What this exercise asks -
1 - In the excerpt about Tillemann-Dick's illness, why was finding a lung match in September 2009 not entirely welcome news for her? Answer in one to three sentences.
2 - Carry on the excerpt about Tillemann-Dick's illness and lung transplant, starting after its final sentence.

Document excerpt -
▶

For several years, Tillemann-Dick managed her illness by taking Flolan, a medication delivered intravenously by a pump that she kept on her person 24 hours a day. She continued training, auditioning and performing in Europe and in the United States. “I would stuff it into my girdle before going onstage,” she told The Post, recalling the obtrusive pump.

As the disease progressed, Tillemann-Dick endured two grievous losses: the death of Lantos to cancer in 2008 and the death of her father weeks later from injuries sustained in a car crash. By the next year, it was clear that she would not survive without a lung transplant. In September 2009, physicians found a match — a surprise that, for the young singer, was not entirely welcome news.

“Despite their problems, I spent my whole life training my lungs,” she said in the TedMed talk, “and I was not particularly enthusiastic about giving them up.”

◀

Dataset content -

▶

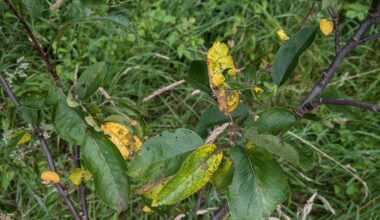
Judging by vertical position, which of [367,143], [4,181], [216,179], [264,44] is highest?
[216,179]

◀

Results in order -
1 - She had spent her whole life training her lungs despite their problems, so she was not particularly enthusiastic about giving them up.

2 -
During the 13-hour surgery at the Cleveland Clinic, Tillemann-Dick said she flat-lined twice. She endured a 34-day coma after it was over. She had to relearn how to walk, talk, eat and, eventually, sing. Her surgeon had performed a tracheotomy, inserting a breathing tube directly into her windpipe to avoid damaging her vocal cords.

By early 2011, her body had begun rejecting the transplanted organs. She went on with life as best as she could, marrying and, in September 2011, singing at Lincoln Center. In her memoir, published in 2017, she recalled the exhilaration of performing “Sempre libera,” from “La Traviata”: “My voice floods the theater with Verdi’s immortal aria,” she wrote. “I inhale and my lungs fill with air. When I sing, it is a joyous communion with God… . I spin out a high C and the audience erupts in spontaneous applause.”

“Applause follows me as I step behind the curtain and collapse into a wheelchair,” she continued. “My lungs — my instruments — are failing. I am dying. As we round the corner to my dressing room, tears stream down my cheeks. My dream is no longer a future hope – some distant possibility. It’s real. Even if my voice is silenced forever, I’ve just shared the greatest performance of my life in the greatest concert hall in the world.”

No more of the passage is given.